Requirements – Can you update the listing lines between the one holding "In the picture" and the one holding "(3) green foliage", inclusive, replacing "foliage" with "leaves" and leaving everything else unchanged, then give back only those lines?

Data supplied –
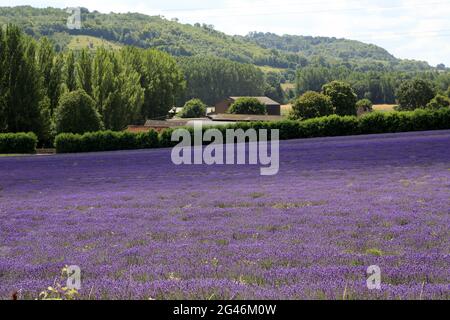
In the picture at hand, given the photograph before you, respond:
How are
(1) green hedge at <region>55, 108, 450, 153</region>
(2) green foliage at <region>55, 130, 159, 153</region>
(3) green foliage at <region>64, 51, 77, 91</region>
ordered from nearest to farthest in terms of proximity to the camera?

* * *

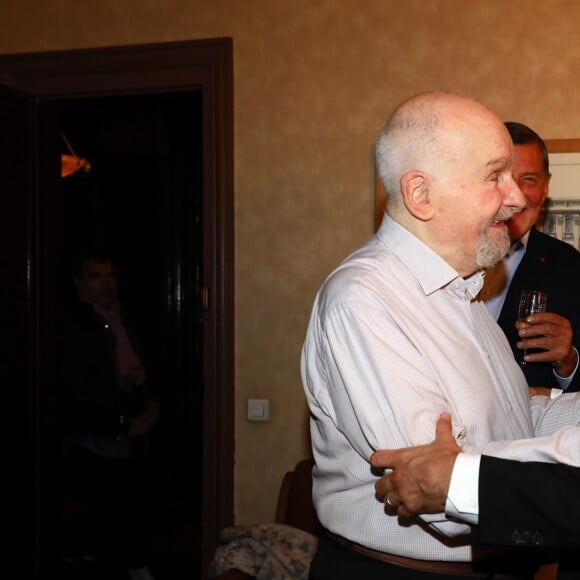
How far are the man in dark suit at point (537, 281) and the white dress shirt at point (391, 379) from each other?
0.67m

Response to the exercise –
In the picture at hand, given the photograph before you, respond:
How are
(1) green hedge at <region>55, 108, 450, 153</region>
(2) green leaves at <region>55, 130, 159, 153</region>
(3) green leaves at <region>64, 51, 77, 91</region>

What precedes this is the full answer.